お前達の存在は世界を壊す。わたしの大切なものを奪うから。
――好きでいるわけじゃない。望んできたわけじゃないのに……。
誰だってそうでしょ。
わたしはお前達を断罪したいわけじゃない。
正しさなんてどうでもいい。
ただ、マガツのあり方は許容できないのよ。
残らず駆逐し、滅ぼさなくては、とても受け入れられない。
――受け入れる? 殺した後に、どこへ? 意味がわからなイ。
マガツという種は滅ぼされる。でも、失われるものはない。
ファウンダーを構成するすべての要素が、この世界に取り込まれるからだ。
そうなって初めてわたし達は受け入れることができる。
別の世界から迷い込んでしまった、孤独な客人を。
身体は分解され、大地や空や海にばら撒かれる。
魂は生命循環に合流し、混ざり合い、新たな命として産まれ出でるだろう。
ピースメイカーの術紋はそのように組まれている。
ベルファスト博士は、はじめからそのつもりだった。彼はホスト役を買って出ていたのだ。
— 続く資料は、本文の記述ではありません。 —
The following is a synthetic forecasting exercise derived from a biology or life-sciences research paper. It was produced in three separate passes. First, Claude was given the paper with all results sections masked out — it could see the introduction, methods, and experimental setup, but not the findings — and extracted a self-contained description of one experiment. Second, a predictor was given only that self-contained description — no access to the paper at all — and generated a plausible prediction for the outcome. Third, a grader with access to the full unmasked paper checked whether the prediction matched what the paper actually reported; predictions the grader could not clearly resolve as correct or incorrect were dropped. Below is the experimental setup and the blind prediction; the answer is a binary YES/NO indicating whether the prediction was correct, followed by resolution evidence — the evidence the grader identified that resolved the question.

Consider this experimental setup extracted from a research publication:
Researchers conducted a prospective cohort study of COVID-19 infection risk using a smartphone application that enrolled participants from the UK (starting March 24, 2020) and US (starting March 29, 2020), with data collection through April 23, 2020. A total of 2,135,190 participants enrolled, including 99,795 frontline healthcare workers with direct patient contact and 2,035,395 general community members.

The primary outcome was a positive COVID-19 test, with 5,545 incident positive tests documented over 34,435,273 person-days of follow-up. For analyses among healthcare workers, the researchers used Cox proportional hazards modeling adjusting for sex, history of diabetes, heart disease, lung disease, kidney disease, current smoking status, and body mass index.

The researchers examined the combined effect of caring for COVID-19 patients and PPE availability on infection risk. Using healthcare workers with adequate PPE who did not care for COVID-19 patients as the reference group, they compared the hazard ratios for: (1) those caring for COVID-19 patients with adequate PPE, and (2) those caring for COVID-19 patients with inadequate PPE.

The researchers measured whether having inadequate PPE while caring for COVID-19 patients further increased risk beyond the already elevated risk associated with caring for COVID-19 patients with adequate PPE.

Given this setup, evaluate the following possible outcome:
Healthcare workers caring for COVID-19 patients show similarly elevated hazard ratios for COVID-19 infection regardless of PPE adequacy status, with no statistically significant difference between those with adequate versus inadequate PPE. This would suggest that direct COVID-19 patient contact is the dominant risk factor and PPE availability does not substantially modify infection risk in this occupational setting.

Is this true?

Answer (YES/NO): NO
ピースメイカーへの知覚連結がなければ、わたしは博士の真意に気づけなかった。
異界生命たるマガツをこの世界へ迎え入れる方策を練り、実践する。
確かにこれは、やりがいのある研究テーマには違いない。
マガツは世界によって変わるだろう。
世界もマガツによって変わるはずだ。
わたし達はそうやって共に歩むのだ。
――ヤめて。望んでなイ、頼んでなイ。わたシを決める、わたシだけ!!
そうね、わたしだって嫌だわ。
お前達と一緒に生きるなんてぞっとする。
でも、おあいにく様。
わたし達はとっくの昔にタチの悪い男に見初められていたのよ。
次は綺麗に手を切るやり方を覚えるしかないわね。
――ヤめて、ロゼ――ひどイ。望んでなイ、ひどイ、ヤめて!
いいえ、やめないわ。
博士の構想はともかく――わたしは、お前達に恨みがあるのよ。
知らなかった?
□
その先についての詳細は目撃していない。
降下直後に搭乗モジュールは切り離されてしまったからだ。
以降は戦後の現地調査をもとにした推測だが、おおむね正しいはずだ。
隕石のように赤熱しつつ、ピースメイカーは一直線に降下した。
降下からノラド山脈へ落着するまで、寸刻の間しかなかった。
分厚い岩盤を突き破り、マガツ本営をも貫通し、ピースメイカーは地脈へ到達。
発動した術紋がエーテルを吸い上げ、巨大な呪圏を形成した。
この段階でファウンダーはすでに絶命していたはずだ。
十数秒後に術は終息し、呪圏は爆縮――次の瞬間、莫大なエネルギーが解放された。
これにより誕生した超高温の大火球は直径3kmに及ぶ。
人類の手による史上最大の爆発が発生し、三つの山が消滅。ノラド山脈には大穴が穿たれた。
爆煙はキノコ状の雲となり、上端は高度60kmへ至った。
衝撃波は惑星を三周半し、世界にあまねく伝播した。